Reproduce verbatim the items below, starting at the line containing "In what you" and continuing through the end of the items.

┌─ Supplied data

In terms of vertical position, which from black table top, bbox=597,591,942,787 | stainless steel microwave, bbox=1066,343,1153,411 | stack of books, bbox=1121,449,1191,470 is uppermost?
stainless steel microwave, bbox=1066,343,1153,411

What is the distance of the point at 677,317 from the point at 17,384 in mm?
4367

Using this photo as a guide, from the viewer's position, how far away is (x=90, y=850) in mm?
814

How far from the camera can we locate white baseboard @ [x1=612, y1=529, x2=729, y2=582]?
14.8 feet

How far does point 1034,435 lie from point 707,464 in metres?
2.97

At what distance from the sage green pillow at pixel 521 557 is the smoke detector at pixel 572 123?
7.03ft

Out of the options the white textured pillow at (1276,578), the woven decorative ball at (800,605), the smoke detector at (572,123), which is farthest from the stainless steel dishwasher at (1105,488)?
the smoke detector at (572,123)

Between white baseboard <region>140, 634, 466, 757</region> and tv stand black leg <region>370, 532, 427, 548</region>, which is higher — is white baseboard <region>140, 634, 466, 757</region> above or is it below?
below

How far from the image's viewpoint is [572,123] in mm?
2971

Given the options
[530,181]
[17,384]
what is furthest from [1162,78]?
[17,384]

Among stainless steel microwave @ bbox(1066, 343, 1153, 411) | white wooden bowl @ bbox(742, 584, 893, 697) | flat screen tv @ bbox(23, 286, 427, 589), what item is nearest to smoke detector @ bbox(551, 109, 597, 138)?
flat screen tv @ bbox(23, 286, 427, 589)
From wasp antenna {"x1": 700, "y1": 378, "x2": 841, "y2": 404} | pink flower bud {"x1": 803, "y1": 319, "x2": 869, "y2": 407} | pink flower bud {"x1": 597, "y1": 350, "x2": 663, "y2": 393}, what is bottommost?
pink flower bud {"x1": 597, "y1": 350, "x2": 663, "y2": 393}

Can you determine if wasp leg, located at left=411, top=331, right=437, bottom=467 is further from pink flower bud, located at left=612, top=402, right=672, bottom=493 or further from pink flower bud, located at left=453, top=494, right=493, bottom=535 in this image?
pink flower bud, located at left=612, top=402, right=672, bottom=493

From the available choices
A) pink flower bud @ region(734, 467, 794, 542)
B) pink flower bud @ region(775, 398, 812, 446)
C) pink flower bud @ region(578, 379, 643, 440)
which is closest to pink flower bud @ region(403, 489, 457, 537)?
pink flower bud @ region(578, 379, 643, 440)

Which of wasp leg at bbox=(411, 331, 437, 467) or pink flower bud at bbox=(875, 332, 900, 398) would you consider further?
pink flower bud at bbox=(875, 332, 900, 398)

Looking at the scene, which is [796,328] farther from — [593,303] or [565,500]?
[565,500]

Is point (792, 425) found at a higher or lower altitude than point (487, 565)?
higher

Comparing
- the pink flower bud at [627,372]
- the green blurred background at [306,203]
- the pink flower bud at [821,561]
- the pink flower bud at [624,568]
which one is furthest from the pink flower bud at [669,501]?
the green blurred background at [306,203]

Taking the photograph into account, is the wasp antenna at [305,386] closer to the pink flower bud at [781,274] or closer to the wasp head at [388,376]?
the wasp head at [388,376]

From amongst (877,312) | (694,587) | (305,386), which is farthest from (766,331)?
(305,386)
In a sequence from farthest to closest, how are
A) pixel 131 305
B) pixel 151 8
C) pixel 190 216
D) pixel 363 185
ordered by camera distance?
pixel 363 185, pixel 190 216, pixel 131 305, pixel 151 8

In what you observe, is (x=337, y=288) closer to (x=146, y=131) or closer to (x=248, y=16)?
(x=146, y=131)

└─

● **Solution to the exercise**
In what you observe, is (x=337, y=288) closer to (x=146, y=131) or closer to (x=248, y=16)?
(x=146, y=131)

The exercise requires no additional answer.